Managing governance risk

  • Soulémane DJOBO, ADA
  • Speakers
  • Giovanni CALVI, Boulder Institute of Microfinance / Pragmatiqus
  • Birgit GALEMANN, International Finance Development (IFD)
  • Emmanuelle JAVOY, MIMOSA

    Soulémane DJOBO opened with a definition of governance, in particular stressing the need to balance interests of all stakeholders. He indicated how legal status, products and partners need to be taken into account when considering governance risk.

    Emmanuelle JAVOY stated that responsibilities for governance link a general assembly, who as shareholders determine mission and vision; a Board of Directors develop these into goals, supervising and addressing critical issues; a management team translate goals into milestones, indicators, planning and implementation; and executive staff. Governance also takes external factors into account: clients, the target market, investors,
    regulatory and supervisory developments and competition.

    Key success factors for good governance are alignment in interests between shareholders, commitment at staff and management level on organisational goals, and accountability across the organisation based on measurable goals. Furthermore, the right information, knowledge and skills are needed at all levels. Good governance requires foresight to anticipate risks and respond adequately and timely to critical situations.

    She gave several examples of “bad” governance. For NGOs issues can arise when assemblies and boards do not have “skin in the game”, leading to weak oversight or low accountability.

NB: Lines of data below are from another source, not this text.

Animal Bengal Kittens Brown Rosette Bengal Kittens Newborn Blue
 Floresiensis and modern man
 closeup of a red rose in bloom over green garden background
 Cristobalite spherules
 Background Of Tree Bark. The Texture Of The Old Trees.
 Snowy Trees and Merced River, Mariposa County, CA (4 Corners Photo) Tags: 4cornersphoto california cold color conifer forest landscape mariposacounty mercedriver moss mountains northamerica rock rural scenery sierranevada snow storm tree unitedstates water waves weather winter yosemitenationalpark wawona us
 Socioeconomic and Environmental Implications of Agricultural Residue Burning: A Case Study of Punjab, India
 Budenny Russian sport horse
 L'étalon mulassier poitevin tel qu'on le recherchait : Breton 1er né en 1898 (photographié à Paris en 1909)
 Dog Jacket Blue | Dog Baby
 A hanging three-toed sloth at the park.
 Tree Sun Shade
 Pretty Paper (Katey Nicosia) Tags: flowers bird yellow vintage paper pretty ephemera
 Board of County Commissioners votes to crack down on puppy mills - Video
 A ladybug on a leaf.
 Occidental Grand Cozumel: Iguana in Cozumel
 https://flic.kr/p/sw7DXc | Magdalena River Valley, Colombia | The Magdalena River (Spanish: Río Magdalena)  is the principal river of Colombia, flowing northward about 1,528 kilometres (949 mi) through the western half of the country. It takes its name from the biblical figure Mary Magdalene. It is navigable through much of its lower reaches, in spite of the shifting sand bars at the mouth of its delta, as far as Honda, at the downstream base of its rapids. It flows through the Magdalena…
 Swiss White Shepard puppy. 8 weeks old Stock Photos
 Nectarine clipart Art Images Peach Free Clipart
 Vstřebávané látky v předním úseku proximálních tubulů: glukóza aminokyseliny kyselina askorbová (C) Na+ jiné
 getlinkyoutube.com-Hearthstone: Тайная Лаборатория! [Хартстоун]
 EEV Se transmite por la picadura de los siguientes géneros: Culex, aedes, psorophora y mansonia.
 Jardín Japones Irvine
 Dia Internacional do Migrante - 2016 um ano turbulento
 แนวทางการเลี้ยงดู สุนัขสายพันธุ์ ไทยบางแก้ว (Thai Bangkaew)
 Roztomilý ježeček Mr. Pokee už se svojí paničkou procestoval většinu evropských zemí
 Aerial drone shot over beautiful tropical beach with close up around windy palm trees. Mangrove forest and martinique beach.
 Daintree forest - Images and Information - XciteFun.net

She gave an example where a strong founder appointed his personal business contacts to his board who did not provide critical checks to his decisions. Commercial entity shareholders can be tempted to high return/risk strategies if they are not at risk, for example for deposit taking institutions without sufficient regulatory oversight, or highly leveraged institutions. Here she mentioned a leasing company whose new product line was highly attractive to MIVs and where excess capital was used for high risk investments. Finally, for cooperatives, assemblies might lack skills and knowledge to control the board or management. Also, if members are net-borrowers, interest in the institutions long-term viability can be low, leading to high-risk investments. Javoy concluded that having “skin in the game” is important, which can be financial, reputational or in terms of time invested.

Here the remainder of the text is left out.